THIS debut novel, originally published in Italian, is an exhilarating search for meaning and renewal. When Alex, a successful architect, embarks alone on a sea voyage of self-discovery, he meets a beautiful, mysterious woman who enflames his imagination and fills his sails with renewed dreams.
NOVEL EXCERPT
It's foggy, but now and again sharp bands of golden light appear. A patch of sky breaks through, then more fog, sky, rays of light.
How strange!
It's like seeking, finding, thinking, building enthusiasm and thinking it over again.
Walking along the beach in such a mood induces you to reflect upon the experience of a lifetime, all concentrated in the few hours of one morning.
This is what he thought after leaning his bike up against the trunk of a palm behind the low dune, heading south on foot, wherever the beach might take him. Every so often he would pick up a shell or a piece of one, examine it and toss it away after considering how destiny drags things and men over this world at will. But what is the will of destiny?
Difficult question.
Perhaps he could have asked the sky, but just then more fog rolled in and the sky could not be seen.
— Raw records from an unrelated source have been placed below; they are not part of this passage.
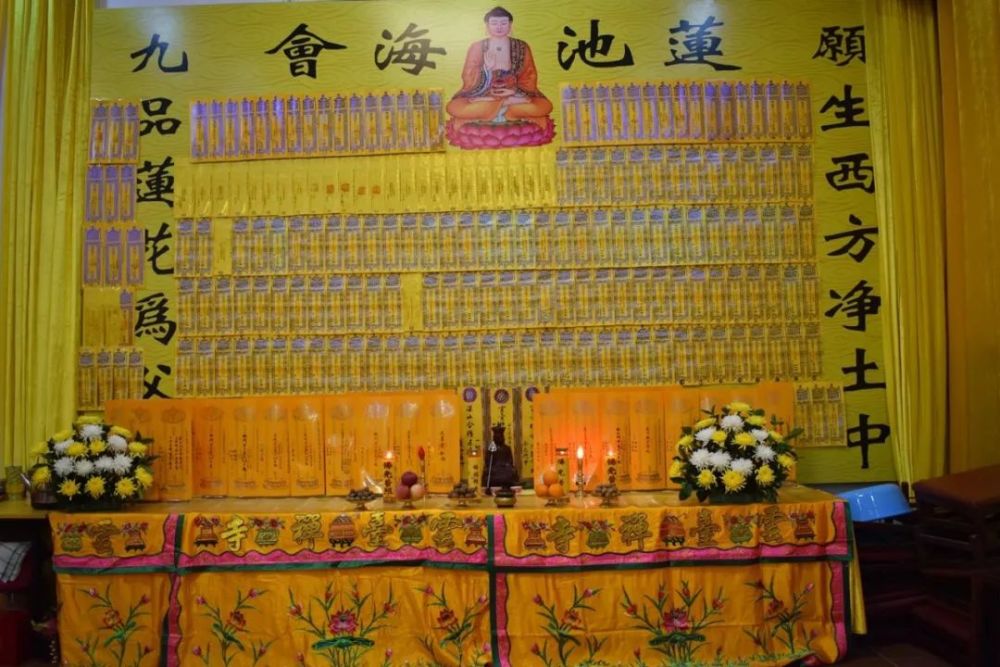 十月初一寒衣节利益亡者的祭祀方法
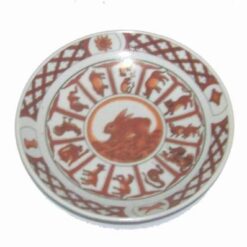 Farfurie decorativa din portelan cu 12 zodii pentru Iepure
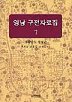 영남 구전자료집7(경상남도 창녕군)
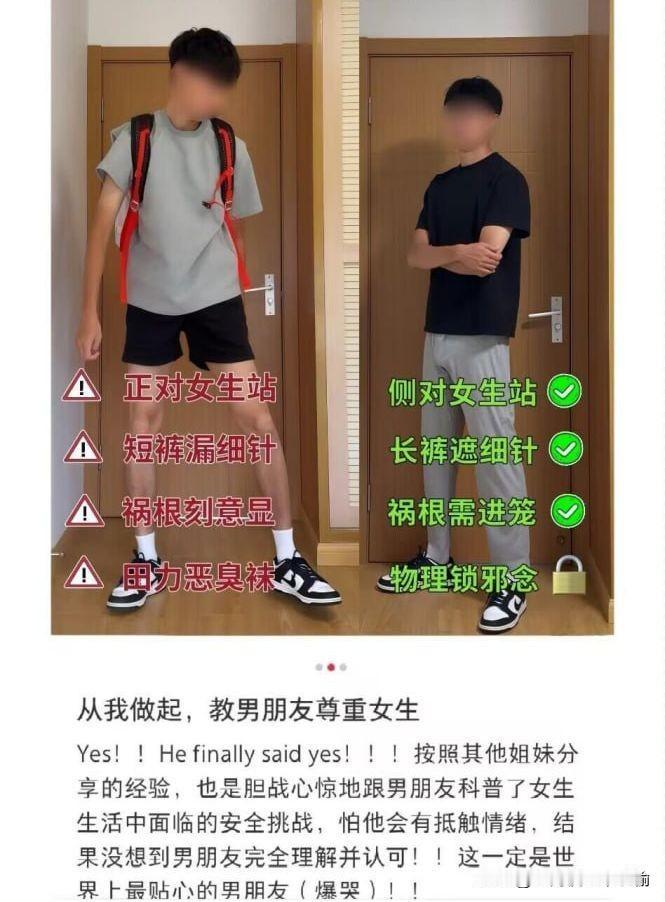 尊重女性的站姿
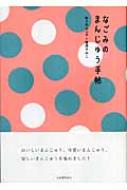 なごみのまんじゅう手帖 : 佐々木ルリ子 / 菅原すみこ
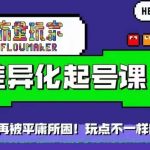 流量飙升秘籍：告别普通，独家差异化起号课程，助你快速打造爆款内容吸粉无数！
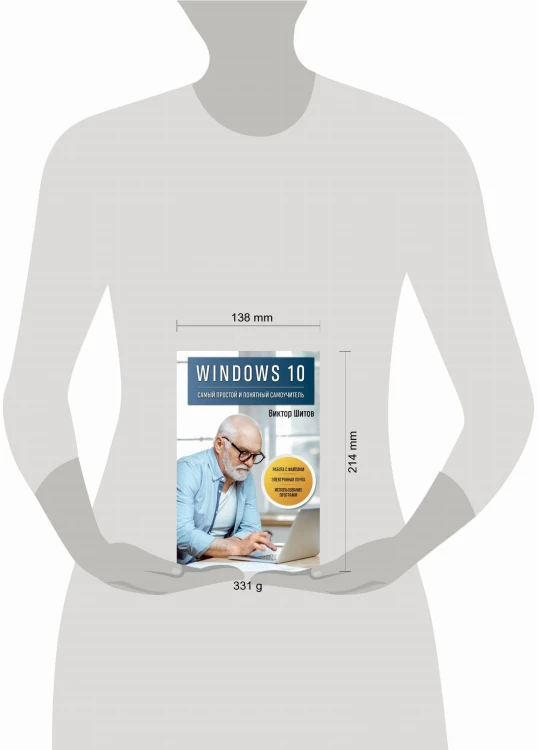 Windows 10. Самый простой и понятный самоучитель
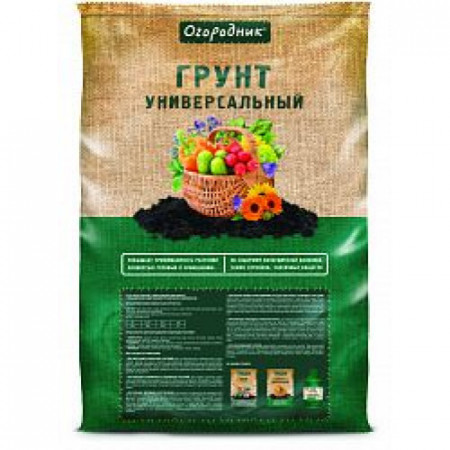 Грунт универсальный Огородник, 40 л Грунт универсальный Огородник, 40 л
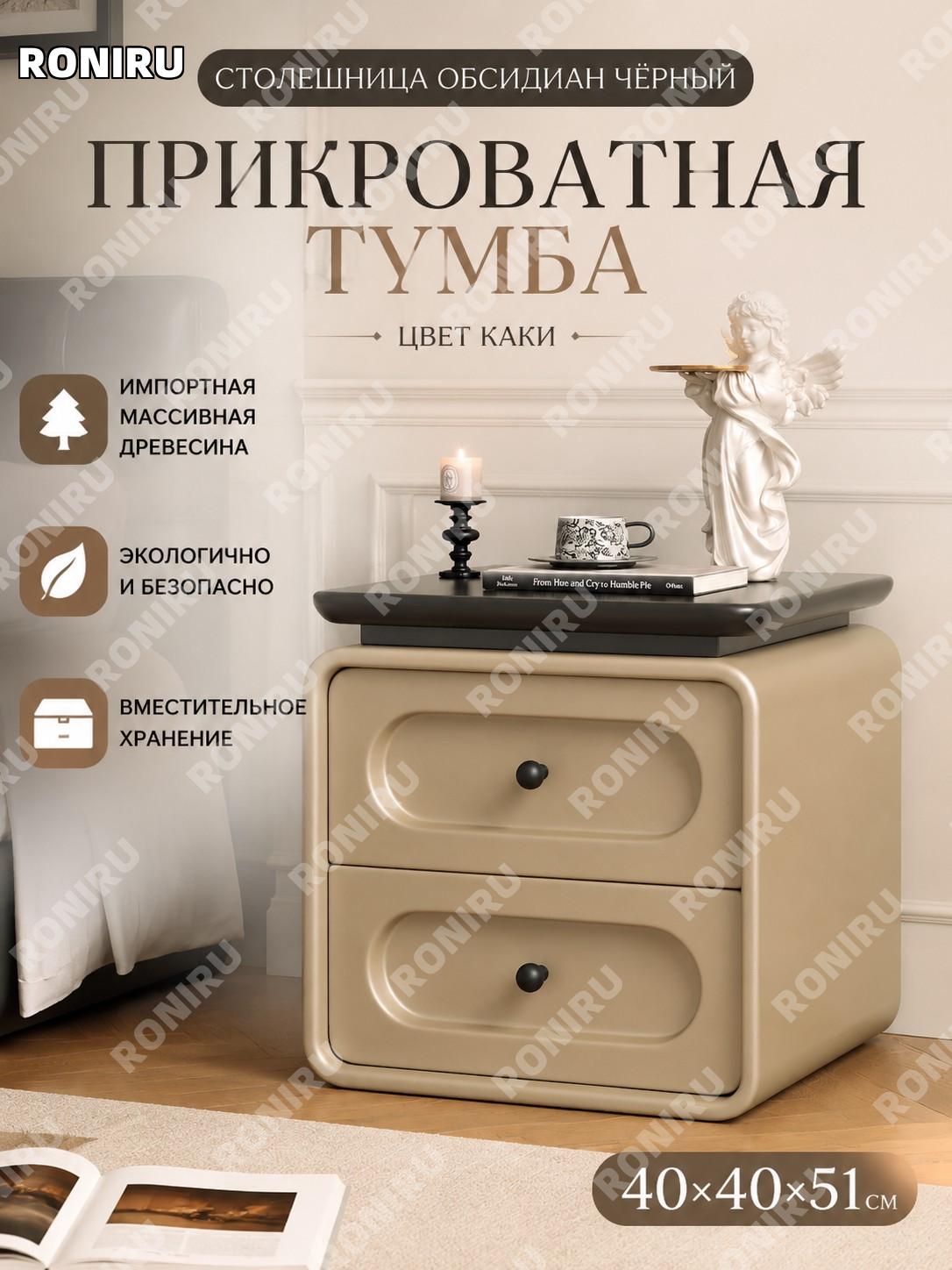 Прикроватная тумба с черной столешницей, хаки 40×40×51 см, из импортного массива дерева, готовая к использованию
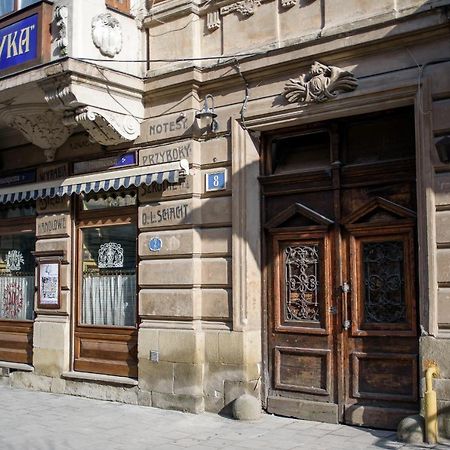 Nova Apartment Lviv Exterior foto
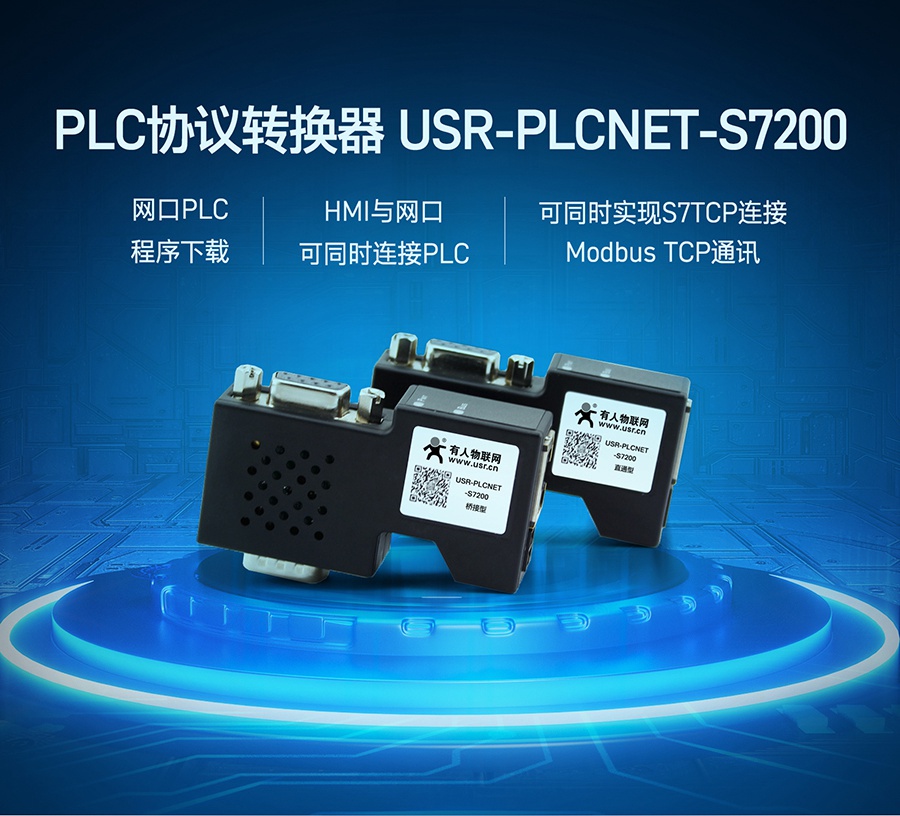 PLC浠ュお缍插崝璀拌綁鎻涘櫒_宸ユキmodbus TCP閫氳▕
The fog, of course, would make no answer—it only steals away thoughts and hides them who knows where. Yet he knew those thoughts were real; he felt them living inside of him. He had the sensation that they were doggedly trying to get out. But it was foggy outside, and this lack of a clear-cut dimension may have discouraged them—coming out could mean being stolen
away and hidden.
Hidden where?
In reality, he thought, it's not the fog that hides thoughts, but man—in his desire that they be buried in the sand, where they are safe and strike no fear in the world. The sand, though, is rife with creatures that dig holes of every shape and size. And no matter how microscopic those openings may be, thoughts manage to escape in tiny haggard groups; wet and chilled as they are, they feel weak and somewhat confused. Thus it will take them quite a while to reorganize and find the strength to set off and circulate throughout the world.
Their tribulations are not over, however, because the world, seeing what bad shape they are in, does not immediately take them into consideration. It takes years and centuries for the world to note their presence, assess them and, lastly, to recognize them as an integral part of itself.
“Look how many things you can figure out on the beach as the sun rises warm and slow and clears the fog.”